__文本摘录__:
——————————

官文森的父亲就是众多“过锡山”者之一。清朝时,他从盛平家乡南下马来西亚雪兰莪古毛埠,以挖矿为生,家庭并不富裕。清光绪十二年(1886年),官文森出生于这个贫苦的华侨家庭。官文森自幼学习中文和英文,在雪兰莪州政府担任12年的矿务巡员后,独资经营利成、福利、隆新三家锡矿公司,购置81公顷橡胶园,成为总经理。
1938年10月12日,日军登陆广东大亚湾,惠州、广州相继沦陷,官文森等南洋惠属侨胞(其时龙岗属惠州管辖),怀揣赤子之心,纷纷挺身而出救国救乡。当年10月30日,南洋英、荷属地的侨胞在吉隆坡惠州会馆,召开南洋各埠惠州华侨代表大会,成立南洋惠侨救乡会,推举爱国侨领黄柏才为主席、官文森为副主席。在救乡会的带动下,各地很快成立惠侨救乡分会和惠侨救乡支会,他们团结10多万名侨胞参加抗日救亡运动,声势浩大,在海内外引起了广泛关注和极大反响。

——————————

__材料__:
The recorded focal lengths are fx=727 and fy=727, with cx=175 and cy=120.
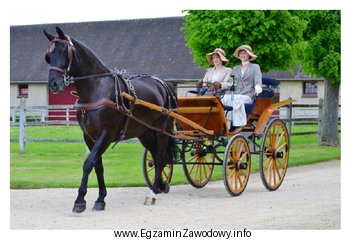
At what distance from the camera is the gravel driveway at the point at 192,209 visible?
27.1 feet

——————————

__练习任务__:
重写文本摘录中从“1938年10月12日,日军”到“外引起了广泛关注和极大反响。”之间的部分(首尾均包括在内),并把其中的“侨胞”换成“华侨”。

__任务解答__:
1938年10月12日,日军登陆广东大亚湾,惠州、广州相继沦陷,官文森等南洋惠属华侨(其时龙岗属惠州管辖),怀揣赤子之心,纷纷挺身而出救国救乡。当年10月30日,南洋英、荷属地的华侨在吉隆坡惠州会馆,召开南洋各埠惠州华侨代表大会,成立南洋惠侨救乡会,推举爱国侨领黄柏才为主席、官文森为副主席。在救乡会的带动下,各地很快成立惠侨救乡分会和惠侨救乡支会,他们团结10多万名华侨参加抗日救亡运动,声势浩大,在海内外引起了广泛关注和极大反响。